Without the images, write out the whole listing exactly.

** Opening Records for processing block **

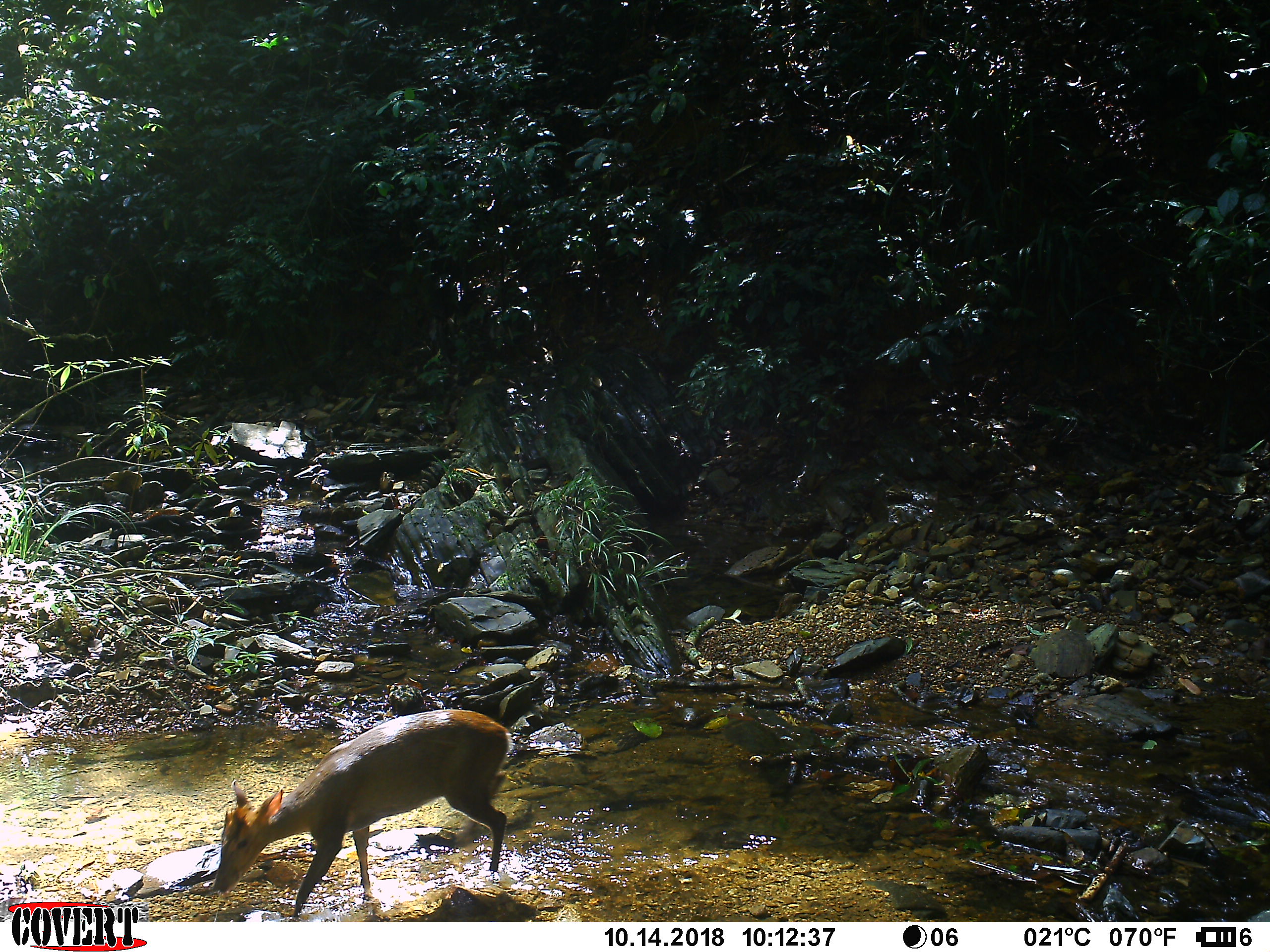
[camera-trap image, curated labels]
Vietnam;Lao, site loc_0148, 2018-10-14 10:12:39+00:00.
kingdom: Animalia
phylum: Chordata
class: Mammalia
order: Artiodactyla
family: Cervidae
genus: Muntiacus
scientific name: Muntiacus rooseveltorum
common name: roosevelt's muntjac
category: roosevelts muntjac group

** Closing Records for processing block **

Solution to the exercise:
[camera-trap image, curated labels]
Vietnam;Lao, site loc_0148, 2018-10-14 10:12:39+00:00.
kingdom: Animalia
phylum: Chordata
class: Mammalia
order: Artiodactyla
family: Cervidae
genus: Muntiacus
scientific name: Muntiacus rooseveltorum
common name: roosevelt's muntjac
category: roosevelts muntjac group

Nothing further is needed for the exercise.